In a slew of interviews, most notably one with the Washington Post, Christy Cones has come forward to clear her name, so to speak. The gallerist and PhD, who was the focus of a segment by Baron Cohen mocking the fine art industry, responded to learning that she was the target of a stunt with unprecedented grace and humor.
Above all, she has more questions. Cones told the Post, “Even now, I know now it’s fake, but I still think a lot of the ideas are real.” Baron Cohen, she contends, only proved the fantastic subjectivity of art by mocking it. In trying, perhaps, to destroy art, he created it.
She explained, “Art is what we say it is. Is it art for rain to fall on the sidewalk in a certain way? Some would say tears dropping down on a love letter is art. Is this art? Someone who is stuck in prison, and they put their whole heart into something? I’d love to have that argument.” Cones added that she thinks Baron Cohen himself, in making his show, is making a kind of argument for art. She said, “Art is always subjective, but to me it seems like [his show] is [art] — a kind of performance art, at least.”
Cones was framed and presented to mass international audiences as a laughingstock. Is she mad? Nope. “He duped me? He made me the fool?” she asked. “Sacha Baron Cohen doesn’t impress me. I’ve been with billionaires, and I’ve been with bag ladies.

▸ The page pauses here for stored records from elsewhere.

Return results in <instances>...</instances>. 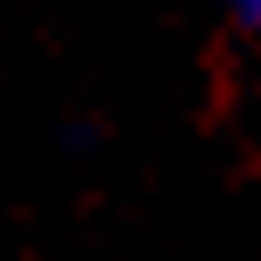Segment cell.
Listing matches in <instances>:
<instances>
[{"label": "cell", "mask_w": 261, "mask_h": 261, "mask_svg": "<svg viewBox=\"0 0 261 261\" xmlns=\"http://www.w3.org/2000/svg\"><path fill=\"white\" fill-rule=\"evenodd\" d=\"M241 7H248V14H254V21H261V0H241Z\"/></svg>", "instance_id": "6da1fadb"}]
</instances>
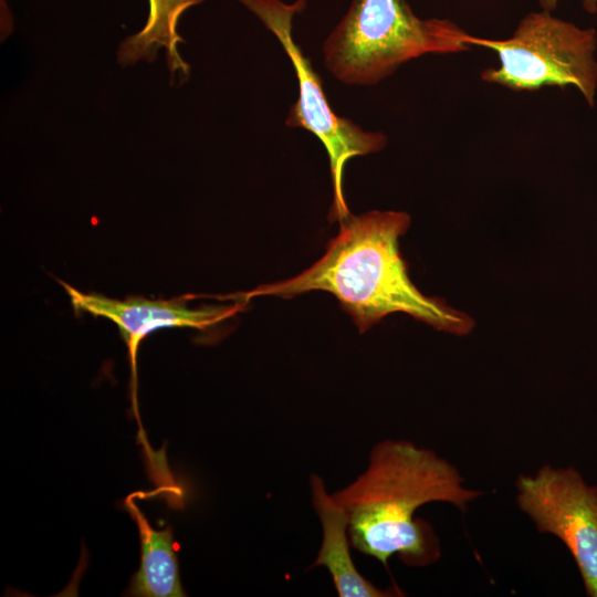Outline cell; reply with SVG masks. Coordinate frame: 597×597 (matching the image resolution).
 <instances>
[{
	"instance_id": "1",
	"label": "cell",
	"mask_w": 597,
	"mask_h": 597,
	"mask_svg": "<svg viewBox=\"0 0 597 597\" xmlns=\"http://www.w3.org/2000/svg\"><path fill=\"white\" fill-rule=\"evenodd\" d=\"M323 256L298 275L242 295L292 298L311 291L334 295L360 333L391 313H406L438 331L467 335L474 321L442 300L422 294L408 274L399 238L410 227L404 211L373 210L341 221Z\"/></svg>"
},
{
	"instance_id": "2",
	"label": "cell",
	"mask_w": 597,
	"mask_h": 597,
	"mask_svg": "<svg viewBox=\"0 0 597 597\" xmlns=\"http://www.w3.org/2000/svg\"><path fill=\"white\" fill-rule=\"evenodd\" d=\"M479 495L433 451L394 440L377 443L365 472L333 494L347 512L352 545L385 566L394 555L413 566L437 561L438 538L416 511L430 502L464 510Z\"/></svg>"
},
{
	"instance_id": "3",
	"label": "cell",
	"mask_w": 597,
	"mask_h": 597,
	"mask_svg": "<svg viewBox=\"0 0 597 597\" xmlns=\"http://www.w3.org/2000/svg\"><path fill=\"white\" fill-rule=\"evenodd\" d=\"M471 36L448 19L419 18L407 0H353L323 59L341 82L375 85L422 55L469 51Z\"/></svg>"
},
{
	"instance_id": "4",
	"label": "cell",
	"mask_w": 597,
	"mask_h": 597,
	"mask_svg": "<svg viewBox=\"0 0 597 597\" xmlns=\"http://www.w3.org/2000/svg\"><path fill=\"white\" fill-rule=\"evenodd\" d=\"M470 42L488 48L498 55L499 65L482 71L484 82L513 91L572 86L590 107L595 105V29L580 28L542 9L524 15L507 39L491 40L472 35Z\"/></svg>"
},
{
	"instance_id": "5",
	"label": "cell",
	"mask_w": 597,
	"mask_h": 597,
	"mask_svg": "<svg viewBox=\"0 0 597 597\" xmlns=\"http://www.w3.org/2000/svg\"><path fill=\"white\" fill-rule=\"evenodd\" d=\"M255 14L275 35L287 54L297 78L298 96L290 107L285 124L312 133L323 144L329 160L333 205L329 218L345 220L352 213L344 196V171L347 161L383 150L388 142L381 132L365 130L353 121L333 111L320 75L294 41L293 17L303 10L306 0L285 3L281 0H238Z\"/></svg>"
},
{
	"instance_id": "6",
	"label": "cell",
	"mask_w": 597,
	"mask_h": 597,
	"mask_svg": "<svg viewBox=\"0 0 597 597\" xmlns=\"http://www.w3.org/2000/svg\"><path fill=\"white\" fill-rule=\"evenodd\" d=\"M519 507L540 533L561 540L574 558L585 593L597 597V485L574 468L546 464L516 481Z\"/></svg>"
},
{
	"instance_id": "7",
	"label": "cell",
	"mask_w": 597,
	"mask_h": 597,
	"mask_svg": "<svg viewBox=\"0 0 597 597\" xmlns=\"http://www.w3.org/2000/svg\"><path fill=\"white\" fill-rule=\"evenodd\" d=\"M74 312L104 317L113 322L127 346L132 369L133 404L136 409L137 353L142 341L159 328L179 327L208 332L243 311L249 302L239 293L231 304L192 307L193 295L171 300H149L129 296L116 300L97 293H84L61 282Z\"/></svg>"
},
{
	"instance_id": "8",
	"label": "cell",
	"mask_w": 597,
	"mask_h": 597,
	"mask_svg": "<svg viewBox=\"0 0 597 597\" xmlns=\"http://www.w3.org/2000/svg\"><path fill=\"white\" fill-rule=\"evenodd\" d=\"M310 482L323 533L313 566L328 570L339 597L390 596L389 591L377 588L357 570L350 556L349 520L345 509L327 492L318 475H312Z\"/></svg>"
},
{
	"instance_id": "9",
	"label": "cell",
	"mask_w": 597,
	"mask_h": 597,
	"mask_svg": "<svg viewBox=\"0 0 597 597\" xmlns=\"http://www.w3.org/2000/svg\"><path fill=\"white\" fill-rule=\"evenodd\" d=\"M124 506L135 521L140 538V567L130 579L127 595L137 597L186 596L180 578L174 534L169 526L151 527L134 501L125 499Z\"/></svg>"
},
{
	"instance_id": "10",
	"label": "cell",
	"mask_w": 597,
	"mask_h": 597,
	"mask_svg": "<svg viewBox=\"0 0 597 597\" xmlns=\"http://www.w3.org/2000/svg\"><path fill=\"white\" fill-rule=\"evenodd\" d=\"M149 12L145 25L122 42L118 62L133 65L139 61H153L160 49L166 50L168 69L171 74L189 75V65L177 50L182 42L177 32L181 14L190 7L205 0H148Z\"/></svg>"
},
{
	"instance_id": "11",
	"label": "cell",
	"mask_w": 597,
	"mask_h": 597,
	"mask_svg": "<svg viewBox=\"0 0 597 597\" xmlns=\"http://www.w3.org/2000/svg\"><path fill=\"white\" fill-rule=\"evenodd\" d=\"M559 0H538L540 7L546 11L556 9ZM582 7L590 14L597 13V0H580Z\"/></svg>"
}]
</instances>
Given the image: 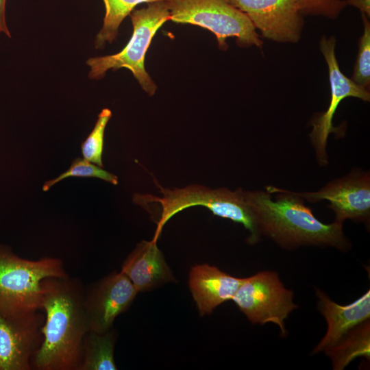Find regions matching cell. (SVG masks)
<instances>
[{
	"mask_svg": "<svg viewBox=\"0 0 370 370\" xmlns=\"http://www.w3.org/2000/svg\"><path fill=\"white\" fill-rule=\"evenodd\" d=\"M243 279L207 264L193 267L188 285L199 314H209L217 306L232 299Z\"/></svg>",
	"mask_w": 370,
	"mask_h": 370,
	"instance_id": "5bb4252c",
	"label": "cell"
},
{
	"mask_svg": "<svg viewBox=\"0 0 370 370\" xmlns=\"http://www.w3.org/2000/svg\"><path fill=\"white\" fill-rule=\"evenodd\" d=\"M129 16L133 26L130 40L116 53L88 58L86 62L90 67L88 77L98 80L103 78L108 70L127 69L142 88L152 96L157 86L145 70V58L156 32L170 21L168 4L166 1L151 2L145 8L134 9Z\"/></svg>",
	"mask_w": 370,
	"mask_h": 370,
	"instance_id": "5b68a950",
	"label": "cell"
},
{
	"mask_svg": "<svg viewBox=\"0 0 370 370\" xmlns=\"http://www.w3.org/2000/svg\"><path fill=\"white\" fill-rule=\"evenodd\" d=\"M318 309L324 317L327 332L312 351L325 352L334 347L352 328L370 317V291L368 290L352 304L343 306L333 301L323 291L316 288Z\"/></svg>",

No one is better than the other.” Plus, after suffering the recent loss of a close friend, she said, “It’s nice to have some comic relief.”
Cohen, she said lovingly, is “a nut case,” adding, “God bless him.” But she also told Politico that he’s “a total genius.”
She does say that she never got a copy of the portrait Baron Cohen made out of her, ostensibly using his own bodily fluids. And she has a more specific request for the erstwhile poop-artist — “Come down to the gallery,” she said. “Come down and buy a painting.”